Throughout the manuscript, the authors make use of parametric statistics such as Pearson’s correlation coefficients and the arithmetic mean. Given that relative abundance data are generally not normally distributed and are likely zero-inflated, I wonder why the authors made these choices. I would encourage the authors to instead use Spearman correlation coefficients and median values. Related to this point, a concern with using these correlation coefficients is the problem of double zeros where two populations may be absent from the same communities. These will appear to be more correlated with each other than they really are, which is why we don’t use these metrics for community comparison - we use things like Bray-Curtis. I wonder whether subtracting the null model counteracts the problem of double zeroes.
The authors translate their count data into relative abundance data before calculating their correlation and Bray-Curtis values. I wonder if the authors subsampled or rarefied their data to a common number of individuals. Both of these metrics are sensitive to uneven sampling. Even if the counts are converted to relative abundances, this would not remove the effects. For example, if one sample has 1000 individuals and another has 100, the limit of detection on the first would be 10-fold higher than the second. There may be populations that represent 0.5% of both communities that would not be seen in the second. If they haven’t already, I would encourage the authors to subsample their dataset to a common number of individuals.

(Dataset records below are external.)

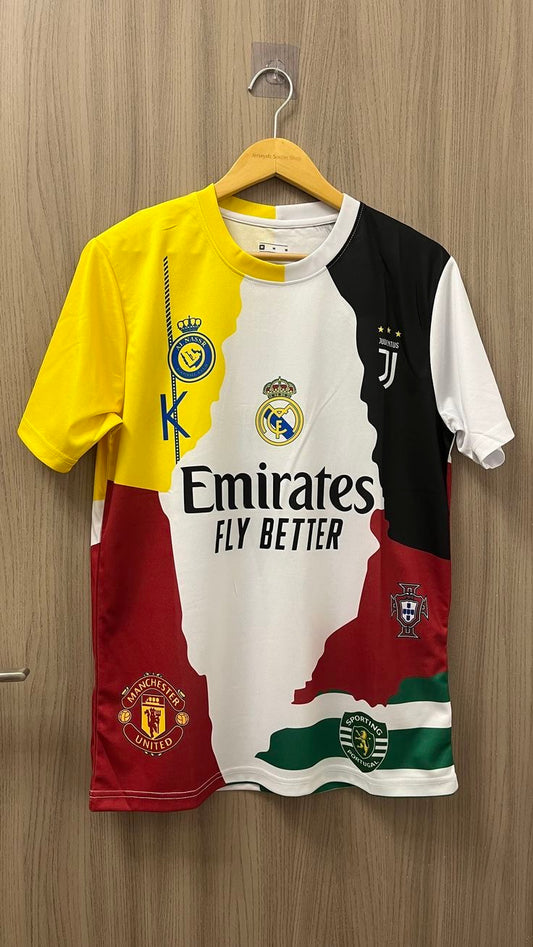 Ronaldo Mixed Club Jersey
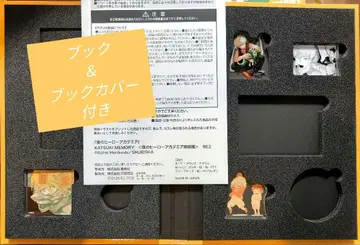 히로아카 원화전 KATSUKI MEMORY 아크릴 블록 미니 북 포함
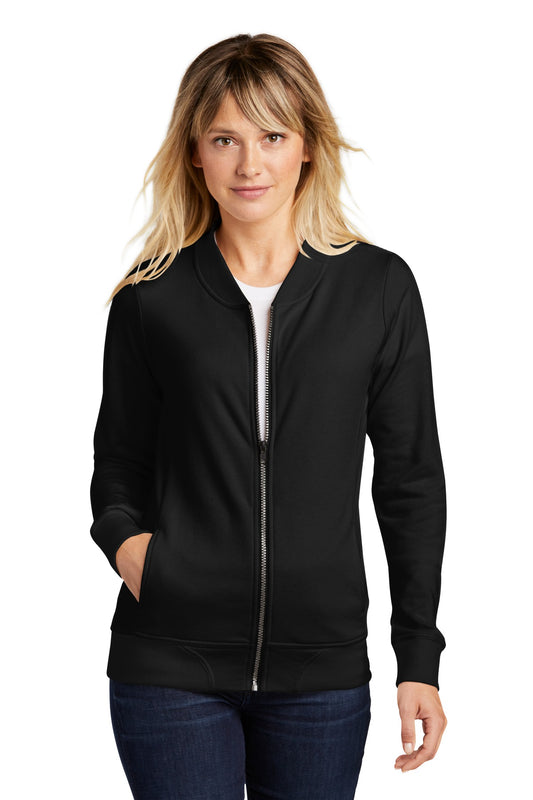 Sport-Tek ? Women's Lightweight French Terry Bomber LST274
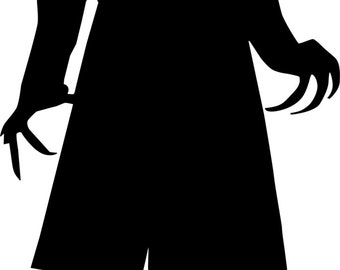 Nosferatu vinyl decal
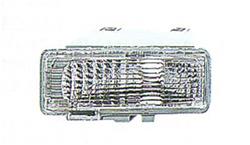 Body Parts Parking Lamp Assemblies GM2520126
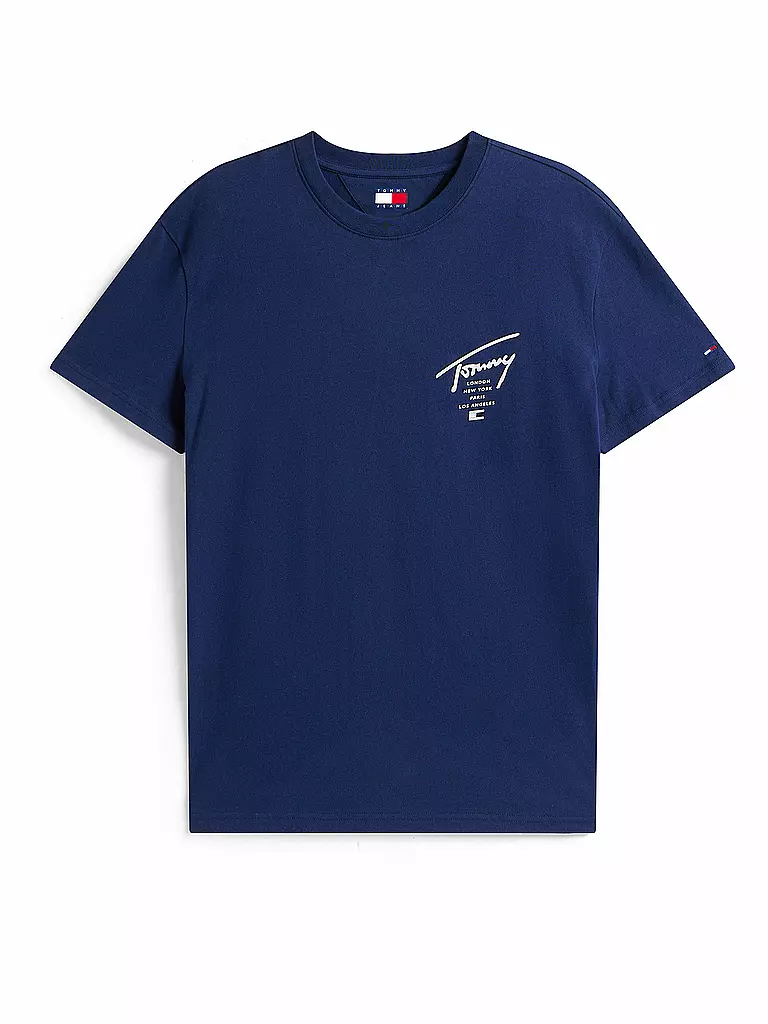 TOMMY JEANS | T-Shirt  | dunkelblau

The “Description of datasets” section of the Methods describes the various datasets in general terms, but what is the nature of the data? How were the phytoplankton counted? How many individuals were sampled from each sample?
It would be great to have the code that was used made publicly available on GitHub
The authors present the material in a format that I have not previously seen in the microbial ecology literature (i.e. ISMEJ where this appears to be destined for review). The authors flip back and forth between presenting a different stage of the algorithm and validating that step. I think this is a bit more aligned with how one would present the material in a talk than in a paper. I’ve seen similar methods development described before where there might be a methods section on algorithm development and then the results section would test the assumptions and performance of the algorithm. I’m curious to see whether this structure persists through the editorial process.